— START OF Supplied text —

Consensus of experts advocate for U.S. ratification of UNCLOS
A broad, bipartisan consensus supports U.S. ratification of the Law of the Sea Convention, and has consistently argued on its behalf for the past 30 years. This coalition includes high-level officials from the past six administrations and backing by all Presidents since Clinton. It also includes a range of senior defense officials including every Chief of Naval Operations. The Convention has also been strongly supported by every major ocean industry, including shipping, fishing, oil and natural gas, drilling contractors, ship builders, and telecommunications companies, and representatives of the oil and gas, shipping, and telecommunications industries testified in favor of the Convention before the Senate Foreign Relations Committee.
The 1982 Convention on the Law of the Sea — the instrument that created the overarching governance framework for nearly three-quarters of the Earth’s surface and what lies above and beneath it — has been signed and ratified by 161 countries, but not by the United States. The convention and the 1994 agreement on its implementation have been in force for 18 years, yet the United States, a nation with over 12,000 miles of coastline and the dominant world maritime power by any measure, joins an embarrassing short list of holdouts that includes North Korea, Syria and Iran.
This is true despite the fact that a bipartisan coalition of American business, environmental and military leaders agree that it is in our national interests to formally become a state party to this lynchpin of ocean governance. Per our constitution, the Senate must give its “advice and consent” to treaties submitted by the president for its review. Of these currently in the queue, for national-security reasons, the Law of the Sea is one of the most urgent.

— END OF Supplied text —

Problem requirements - Please copy out the Law of the Sea passage word for word, from its heading through its final sentence. Work only from the Law of the Sea passage.

— START OF Data rows —

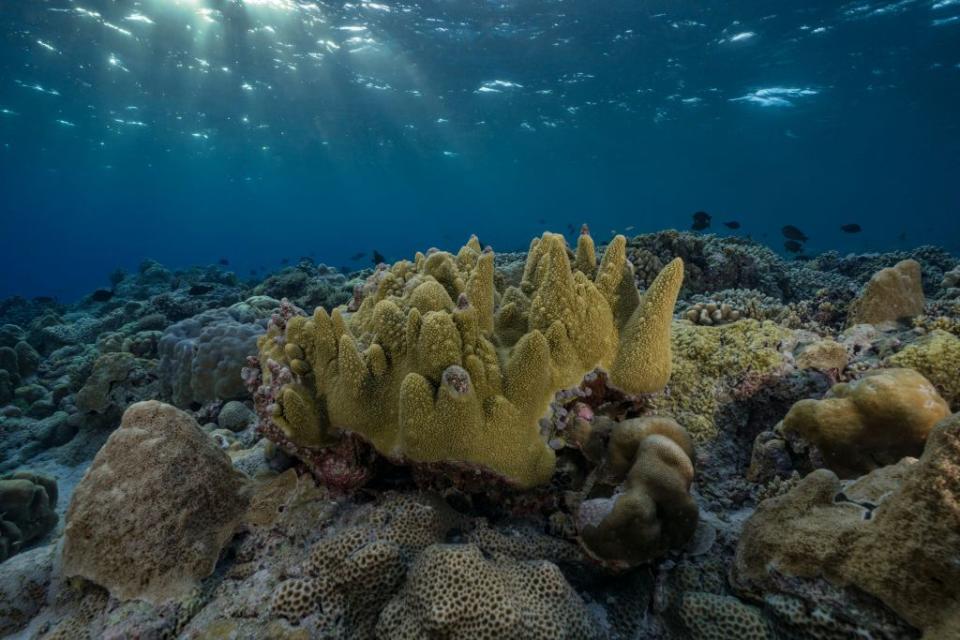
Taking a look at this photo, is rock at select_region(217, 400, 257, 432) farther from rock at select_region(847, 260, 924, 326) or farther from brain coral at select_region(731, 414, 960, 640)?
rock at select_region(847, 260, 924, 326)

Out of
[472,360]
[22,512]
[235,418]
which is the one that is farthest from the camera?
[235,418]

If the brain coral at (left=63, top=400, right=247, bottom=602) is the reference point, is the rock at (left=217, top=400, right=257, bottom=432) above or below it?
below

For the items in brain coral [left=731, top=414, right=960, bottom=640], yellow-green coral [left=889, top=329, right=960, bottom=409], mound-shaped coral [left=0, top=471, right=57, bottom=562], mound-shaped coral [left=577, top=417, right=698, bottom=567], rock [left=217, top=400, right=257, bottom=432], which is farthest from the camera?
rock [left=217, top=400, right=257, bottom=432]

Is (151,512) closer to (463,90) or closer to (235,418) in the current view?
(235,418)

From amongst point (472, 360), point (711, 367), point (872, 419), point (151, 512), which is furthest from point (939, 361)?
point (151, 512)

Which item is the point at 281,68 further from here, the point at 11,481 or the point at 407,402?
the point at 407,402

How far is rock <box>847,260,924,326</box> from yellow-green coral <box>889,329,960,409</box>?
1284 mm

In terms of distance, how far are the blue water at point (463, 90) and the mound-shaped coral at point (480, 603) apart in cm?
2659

— END OF Data rows —

Answer for this exercise -
Consensus of experts advocate for U.S. ratification of UNCLOS
A broad, bipartisan consensus supports U.S. ratification of the Law of the Sea Convention, and has consistently argued on its behalf for the past 30 years. This coalition includes high-level officials from the past six administrations and backing by all Presidents since Clinton. It also includes a range of senior defense officials including every Chief of Naval Operations. The Convention has also been strongly supported by every major ocean industry, including shipping, fishing, oil and natural gas, drilling contractors, ship builders, and telecommunications companies, and representatives of the oil and gas, shipping, and telecommunications industries testified in favor of the Convention before the Senate Foreign Relations Committee.
The 1982 Convention on the Law of the Sea — the instrument that created the overarching governance framework for nearly three-quarters of the Earth’s surface and what lies above and beneath it — has been signed and ratified by 161 countries, but not by the United States. The convention and the 1994 agreement on its implementation have been in force for 18 years, yet the United States, a nation with over 12,000 miles of coastline and the dominant world maritime power by any measure, joins an embarrassing short list of holdouts that includes North Korea, Syria and Iran.
This is true despite the fact that a bipartisan coalition of American business, environmental and military leaders agree that it is in our national interests to formally become a state party to this lynchpin of ocean governance. Per our constitution, the Senate must give its “advice and consent” to treaties submitted by the president for its review. Of these currently in the queue, for national-security reasons, the Law of the Sea is one of the most urgent.